Der Westen hat seine Kultur immer exportiert; das ist unser Hauptweg in die Herzen des Rests der Welt. Statt das aufzugeben, sollten wir es auf eine neue Art und Weise laufen lassen und die ersten und besten damit sein. Es ist eine schöne neue Welt da draußen, und jemand wird sie sich nehmen.

Und nun zum unterhaltsamen Teil:

  • Empfangene eMails: 1.268 zum Stand 30.07.03 (nicht inklusive Artikel in Foren)
  • Anzahl der Sprachen, in die der Artikel übersetzt wurde: 9.

(Französisch, Deutsch, Chinesisch, Japanisch, Italienisch, Spanisch, Portugiesisch, Russisch, Serbokroatisch.)

  • So oft schloß AOL meinen Zugang wegen SPAM, weil ich versuchte, 40-50 eMails auf einmal schnell und effizient zu beantworten: 2
  • Gewinner des auf Worte auch Taten folgen lassen-Preises: Ich.

Wir begannen, freie Stücke zum herunterladen etwa eine Woche, nachdem der Artikel herausgekommen war, hochzuladen. Wir werden versuchen, so lange wir können ein freies Stück pro Woche anzubieten - und alle oben zu lassen.

  • Veränderung in Verkäufen, nachdem der Artikel veröffentlicht wurde (vorherige Verkäufe über ein Jahr gemittelt): plus 25%
  • Veränderung in Verkäufen nach dem Beginn des Angebots freier Stücke: plus 300%
  • Angebote über Speicherplatz auf Servern, um freie Stücke zu speichern: 31
  • Angebote, mir zu helfen, auf Linux umzusteigen: 16
  • Angebote, mir zu helfen, meine angebotenen Stücke vom MP3-Format auf Ogg-Vorbis umzustellen: 9
  • Angebote, ein Buch über die Musikindustrie, das ich schreiben sollte, zu veröffentlichen: 5
  • Angebote, ein Buch über mein Leben, das ich schreiben sollte, zu veröffentlichen: 3
  • Angebote, für mich ein Buch über mein Leben zu schreiben, das ich nicht schreiben sollte: 2
  • Heiratsanträge: 1
  • Anzahl eMails, die meiner Position nicht zustimmten: 9
  • Anzahl dieser Leute, die nach weiteren Gesprächen ihre Meinung überdachten: 5

Eine interessante Sache über diese eMails: Alle außer drei waren schlüssig. Von diesen schien nur einer wirklich unzusammenhängend zu sein, aber deise wurde tatsächlich von jemandem geschrieben, der kein Englisch sprach und Babblefish.com als Übersetzer verwendete. (Kostprobe: Ich liebe Ihre Artikel und spiele Ihre Musik meinen Babies vor wurde zu Ich liebe Babies und will Ihre Artikel berühren.)

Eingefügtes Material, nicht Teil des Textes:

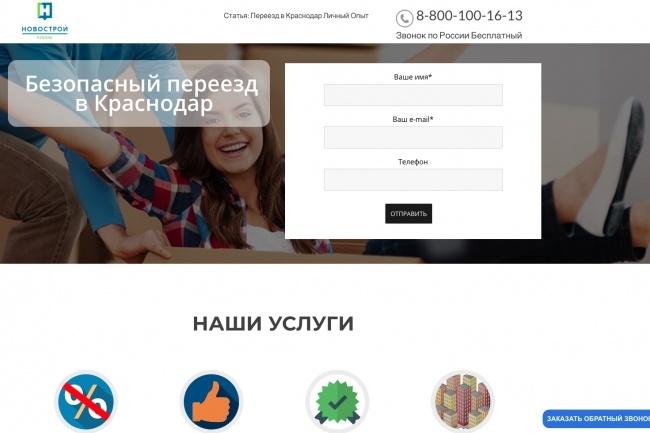 Создание одностраничника на Wordpress 181 - kwork.ru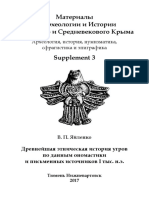 Yailenko V. P. 2017. The oldest ethnic history of Ugrians according to the data of onomastics and written sources I thousand CE. B
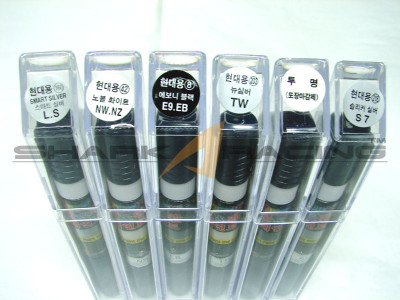 2 In 1 Oem Color Touch Up Paint Shark Racing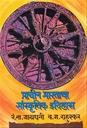 प्राचीन भारताचा सांस्कृतिक इतिहास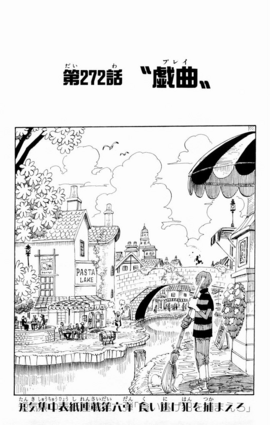 Chapter 272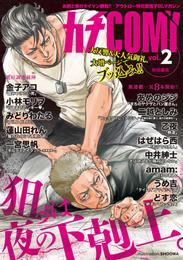 カチCOMI vol.2 漫画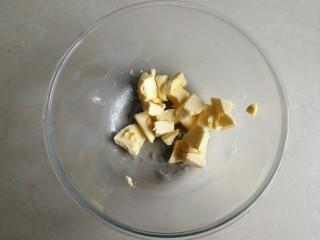 海苔香葱饼干,黄油室温下软化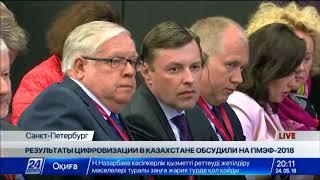 Download А.Мамин рассказал о цифровизации в РК на экономическом форуме в Петербурге Video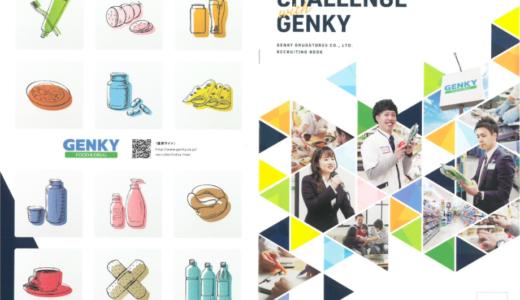 【求人募集中】韓国の大学に通う日本人留学生を積極採用?!ゲンキー株式会社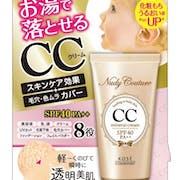 【2020 評價心得】KOSE Nudy Couture 礦物CC霜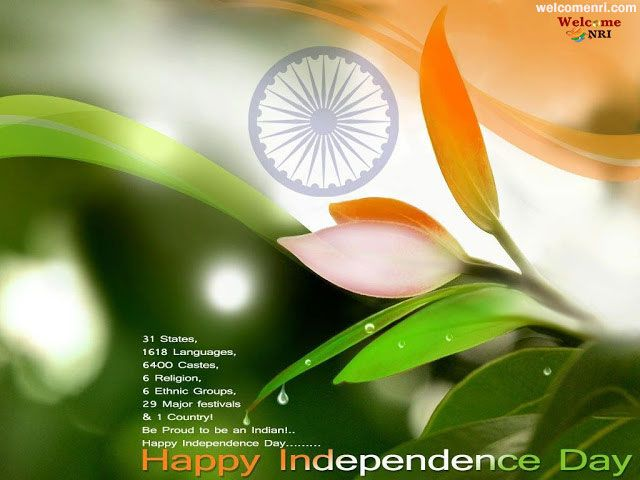 Independence Day (India) Cards, Free Independence Day (India) eCards   Welcomenri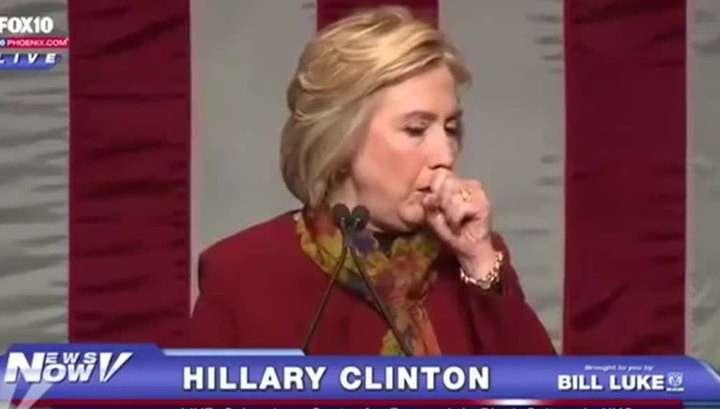 Клинтон болеет не старческим слабоумием, а пневмонией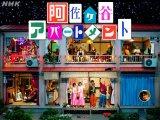 バラエティ番組『阿佐ヶ谷アパートメント』が30日放送(C)NHK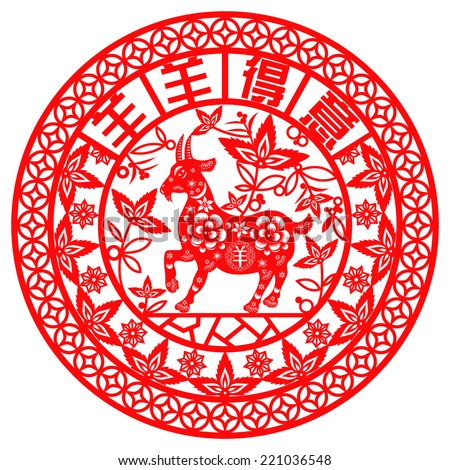 """Chinese year of Goat made by traditional Chinese paper cut arts / Goat year Chinese zodiac symbol / Chinese character for """" immensely proud. - stock vector"""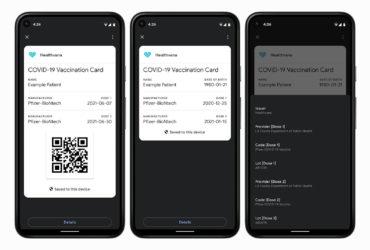 جوجل - بطاقة كوفيد الرقمية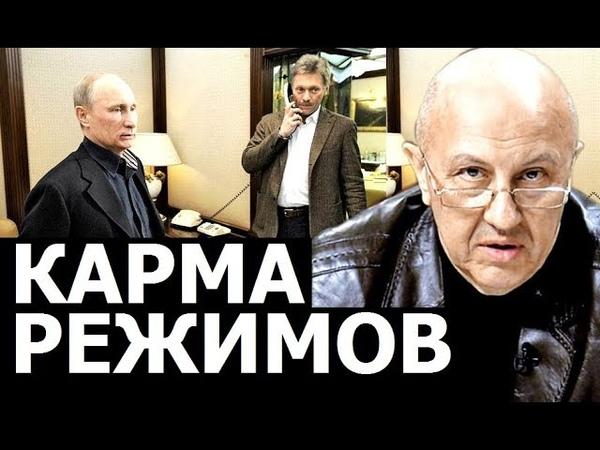 Корень проблем действующей власти. Андрей Фурсов.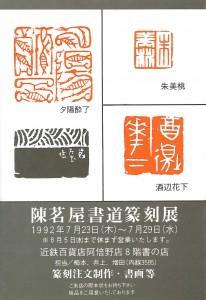 19920723_01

Dümmste eMail: Ein Komponist, der meinte, er würde sich alle meine Lieder herunterladen, sie auf CD brennen, und sie an alle seine Freunde weitergeben. Danke!

Größte Ironie: Ich schreibe dies auf einem Sony Vaio Laptop, der mit meinem ersten CD-Brenner und leichten Anleitungen geliefert wurde, wie man eine CD kopieren oder eine Datei herunterladen kann.

Auszüge aus den eMails:

Vor einigen Jahren schloß die Musikindustrie mit den CD-Herstellern ein Abkommen, eine Abgabe pro CD-Rohling zu erhalten, um den Effekt von kopierter Musik auszugleichen... die Plattenindustrie bekommt eine Tantieme für jeden Audio-CD-Rohling, damit er dafür verwendet werden kann, Musik zu kopieren, nimmt das Geld, und dreht sich dann um und beschwert sich, daß die CD verwendet wird, um unauthorisierte Kopien anzufertigen. Also was jetzt? Entscheiden sie sich! (bohannon)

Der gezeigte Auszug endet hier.